Stored data entries
──────

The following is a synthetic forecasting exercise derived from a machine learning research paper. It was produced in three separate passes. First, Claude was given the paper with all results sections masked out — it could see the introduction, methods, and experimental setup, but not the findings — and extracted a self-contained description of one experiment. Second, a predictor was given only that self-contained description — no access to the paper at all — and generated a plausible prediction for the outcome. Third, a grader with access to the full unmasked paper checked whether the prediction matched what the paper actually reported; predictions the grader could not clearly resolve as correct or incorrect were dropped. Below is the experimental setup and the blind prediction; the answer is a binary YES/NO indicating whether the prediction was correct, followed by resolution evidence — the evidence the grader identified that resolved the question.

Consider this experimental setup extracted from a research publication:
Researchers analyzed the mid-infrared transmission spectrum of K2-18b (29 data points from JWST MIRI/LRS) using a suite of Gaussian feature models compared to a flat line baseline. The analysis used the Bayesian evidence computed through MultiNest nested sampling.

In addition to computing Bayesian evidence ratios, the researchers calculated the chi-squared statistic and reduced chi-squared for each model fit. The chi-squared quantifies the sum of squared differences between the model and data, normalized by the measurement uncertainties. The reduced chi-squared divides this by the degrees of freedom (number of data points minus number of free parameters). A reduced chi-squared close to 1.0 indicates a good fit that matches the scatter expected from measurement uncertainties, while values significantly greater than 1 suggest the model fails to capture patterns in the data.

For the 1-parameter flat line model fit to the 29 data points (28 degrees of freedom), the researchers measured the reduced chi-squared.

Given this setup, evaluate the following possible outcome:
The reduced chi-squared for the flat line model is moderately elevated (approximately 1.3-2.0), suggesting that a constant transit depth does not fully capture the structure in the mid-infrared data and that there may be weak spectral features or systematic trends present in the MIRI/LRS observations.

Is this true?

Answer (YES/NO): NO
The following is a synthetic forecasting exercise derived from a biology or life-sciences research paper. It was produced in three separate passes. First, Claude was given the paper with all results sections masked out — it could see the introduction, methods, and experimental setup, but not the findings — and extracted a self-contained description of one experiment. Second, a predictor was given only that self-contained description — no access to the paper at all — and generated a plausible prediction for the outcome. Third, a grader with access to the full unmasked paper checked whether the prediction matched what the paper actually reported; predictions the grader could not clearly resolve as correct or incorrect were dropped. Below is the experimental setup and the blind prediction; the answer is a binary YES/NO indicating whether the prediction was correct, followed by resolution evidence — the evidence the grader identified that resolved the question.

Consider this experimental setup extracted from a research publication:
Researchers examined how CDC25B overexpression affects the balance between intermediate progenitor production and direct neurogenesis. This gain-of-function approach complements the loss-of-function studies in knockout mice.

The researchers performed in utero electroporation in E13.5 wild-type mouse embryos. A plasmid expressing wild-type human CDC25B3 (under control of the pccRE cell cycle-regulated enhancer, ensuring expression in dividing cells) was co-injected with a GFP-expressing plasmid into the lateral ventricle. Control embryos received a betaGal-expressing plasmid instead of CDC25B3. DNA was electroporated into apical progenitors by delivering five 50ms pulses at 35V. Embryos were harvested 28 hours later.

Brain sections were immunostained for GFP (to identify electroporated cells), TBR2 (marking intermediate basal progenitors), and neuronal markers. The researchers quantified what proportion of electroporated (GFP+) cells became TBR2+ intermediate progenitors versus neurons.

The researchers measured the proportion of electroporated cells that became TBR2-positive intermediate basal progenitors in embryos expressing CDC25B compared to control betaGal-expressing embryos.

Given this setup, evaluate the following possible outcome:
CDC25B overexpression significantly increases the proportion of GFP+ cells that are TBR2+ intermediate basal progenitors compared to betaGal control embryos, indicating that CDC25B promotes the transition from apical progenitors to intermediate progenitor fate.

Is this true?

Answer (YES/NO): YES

──────

[Task requirements]: The answer must be the line containing "CDC25B overexpression significantly" and every line after it through the last line of the records above, repeated exactly.

[Exercise answer]:
CDC25B overexpression significantly increases the proportion of GFP+ cells that are TBR2+ intermediate basal progenitors compared to betaGal control embryos, indicating that CDC25B promotes the transition from apical progenitors to intermediate progenitor fate.

Is this true?

Answer (YES/NO): YES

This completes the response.